In order for churches to thrive and grow attendance long-term, Kingery said, church leaders must do more to engage with youth and make religion a larger, more integral and valued part of their lives.
“There was this movement that if we serve pizza and play games, that young people will come to church. Then they get older,” Kingery said.
Instead, Kingery said he invests his time and energy in creating deeper, most honest connections with youth in order to show them the power of God but also to provide an opportunity to listen and work through the difficult questions young people have about their lives and the world around them.
“The teenagers I’m seeing be more invested in church are asking important questions and I’m doing my best to give them answers, even if sometimes the answer is that I don’t know,” Kingery said. “The ones that are responding the most are those who are finding connections and community through church.They ask hard, tough questions, and when you work with them through it and try to find answers together, then they want to be there.”
Kingery refused to be daunted by the COVID-19 pandemic and the challenges it created in enabling people to gather safely. Starting in March 2020, he watched as church attendance fell by more than half, and then dwindled even further as the virus spread.

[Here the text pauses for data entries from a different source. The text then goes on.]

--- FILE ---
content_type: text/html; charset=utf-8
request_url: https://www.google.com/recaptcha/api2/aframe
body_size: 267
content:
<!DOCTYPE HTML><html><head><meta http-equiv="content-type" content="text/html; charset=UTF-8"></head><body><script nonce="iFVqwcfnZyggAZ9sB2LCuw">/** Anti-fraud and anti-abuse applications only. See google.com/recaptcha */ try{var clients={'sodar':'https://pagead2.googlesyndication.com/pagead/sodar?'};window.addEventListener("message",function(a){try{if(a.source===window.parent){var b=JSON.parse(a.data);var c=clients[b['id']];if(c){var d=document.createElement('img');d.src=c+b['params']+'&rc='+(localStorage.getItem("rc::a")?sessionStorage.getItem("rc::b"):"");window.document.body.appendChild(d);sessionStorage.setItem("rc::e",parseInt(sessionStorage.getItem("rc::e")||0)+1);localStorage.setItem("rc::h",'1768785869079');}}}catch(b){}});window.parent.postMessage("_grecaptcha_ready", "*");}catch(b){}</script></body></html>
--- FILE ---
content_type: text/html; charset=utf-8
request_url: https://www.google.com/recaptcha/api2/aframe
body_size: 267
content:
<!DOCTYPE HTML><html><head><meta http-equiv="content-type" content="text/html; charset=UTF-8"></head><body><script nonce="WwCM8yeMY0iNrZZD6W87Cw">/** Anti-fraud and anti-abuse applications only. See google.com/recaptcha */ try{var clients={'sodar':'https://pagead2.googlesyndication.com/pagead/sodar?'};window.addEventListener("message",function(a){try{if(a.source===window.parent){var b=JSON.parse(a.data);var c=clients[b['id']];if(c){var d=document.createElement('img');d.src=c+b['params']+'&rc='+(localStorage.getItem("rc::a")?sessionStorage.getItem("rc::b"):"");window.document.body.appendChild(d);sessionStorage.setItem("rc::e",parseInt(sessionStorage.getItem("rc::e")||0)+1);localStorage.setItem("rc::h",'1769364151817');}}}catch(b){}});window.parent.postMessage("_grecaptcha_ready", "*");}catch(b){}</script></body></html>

In response, Kingery bought an FM transmitter and began offering weekly sermons over the radio. In an unusual take on the drive-in movie concept, as many as 85 church members would pull up to the church, remain in their cars, and listen to the sermons on the radio together while safely separated.
“They parked like how they sat in church, a few feet apart, and everybody turned their radio on,” Kingery said. “They got to wave at each other and say hello from a distance.”
Kingery also offered his sermons through online video platforms such as YouTube and on Facebook, a practice he continues to use in the post-pandemic period. The online sermons allow people to hear his preaching even if they cannot attend in person, and enable former church members who have moved to tune in from other states or from outside his pastoral area in South Dakota.
Kingery said turning the tide back toward greater church participation and attendance — and a stronger connection to God — will require pastors and other leaders to be more mindful of what people are seeking in their lives, and to deliver important messages in a way that inspires and encourages others to join.
“That’s what the churches are kind of catching onto. Are we inviting people to church, am I being the church outside of these doors, how am I connecting with God during the week and connecting with others?” Kingery asks himself. “It has become more of an inviting process where other people in the community are catching on and being involved.”
This article is reprinted with the permission of South Dakota News Watch.